I read my friend Stacy Harts blog this morning, she writes regularly every Friday for the Watford Observer, you can read it, subscribe to it and share it here.
In it she writes about her life living with ME & Fibromyalgia but also talks about a plethora of other topics too, this week she appeals for your help in the desperate search for a bone marrow donor for a young girl called Emma. This lovely young girl is being kept alive by having regular blood transfusions and platelets as she has a rare disease called Faconi Anaemia (FA), which means she has bone marrow failure. The heartbreaking fact is time is running out for Emma, she has been on the bone marrow register since 2012 and no match has been found as yet. Her family are heartbroken as this transplant is so desperately needed.
So, how can you help?
You can join the movement known as #pantsonyourhead, all you have to do is take a photograph of you wearing a pair of pants (preferably clean!) on your head, uploading it and sharing the link ~ then if you are not already on the bone marrow register and fit the criteria, all you initially have to do is send in a saliva sample ~ it really is that simple.

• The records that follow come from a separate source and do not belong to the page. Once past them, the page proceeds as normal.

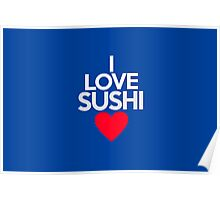 I love sushi Poster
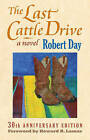 The Last Cattle Drive by Robert Day (Paperback, 2007)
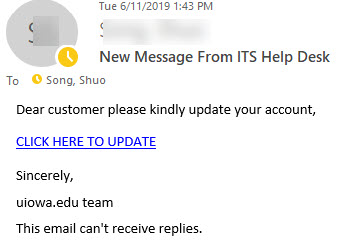 """Phish message with text begining with """"Dear customer please kindly update your account,   CLICK HERE TO UPDATE  Sincerely,  uiowa.edu team  This email can't receive replies."""""""
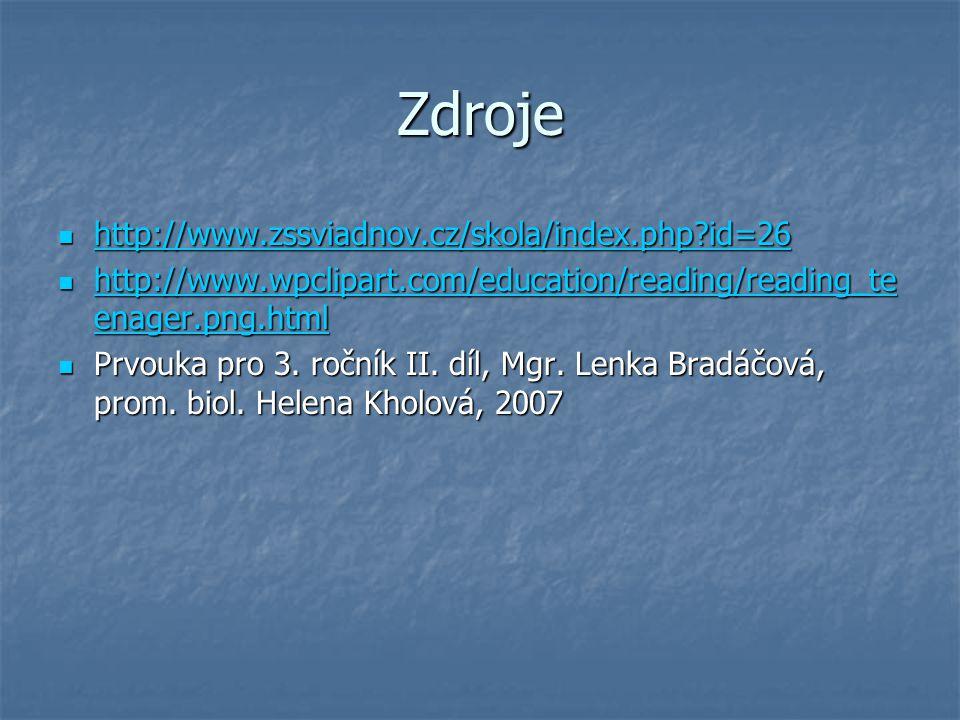 Zdroje http://www.zssviadnov.cz/skola/index.php id=26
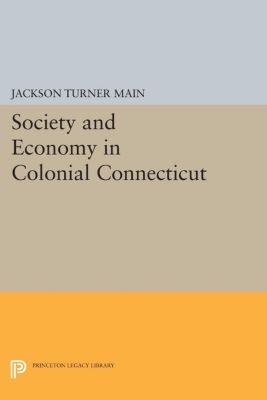 Society and Economy in Colonial Connecticut, Jackson Turner Main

It doesn’t matter what your ethnicity is, all donors are urgently needed to help not only Emma, but others like her who urgently need your bone marrow donations. The clock is ticking against them and you may be the one who can save a life ~ how fantastic would that be?
You can read about #pantsonyourhead here, and join the bone marrow register if you are between the ages of 16-30 via the Anthony Nolan Trust website. For older folk (like myself) you can join the British Bone Marrow Registry which accepts applicants between the ages of 18 – 49, this is the registry I am currently on. If you are not eligible to join this one due to being older than 49 there is still one more option. You can register to join Delete Blood Cancer UK which take people between the ages of 18 – 55.
Here’s my photograph for the #pantsonyourhead appeal
Please join in too if you can, if not share the links widely, hopefully via the power of social media we can encourage more people to join whichever registry they can and help join the movement to do something amazing, find a cure and save lives.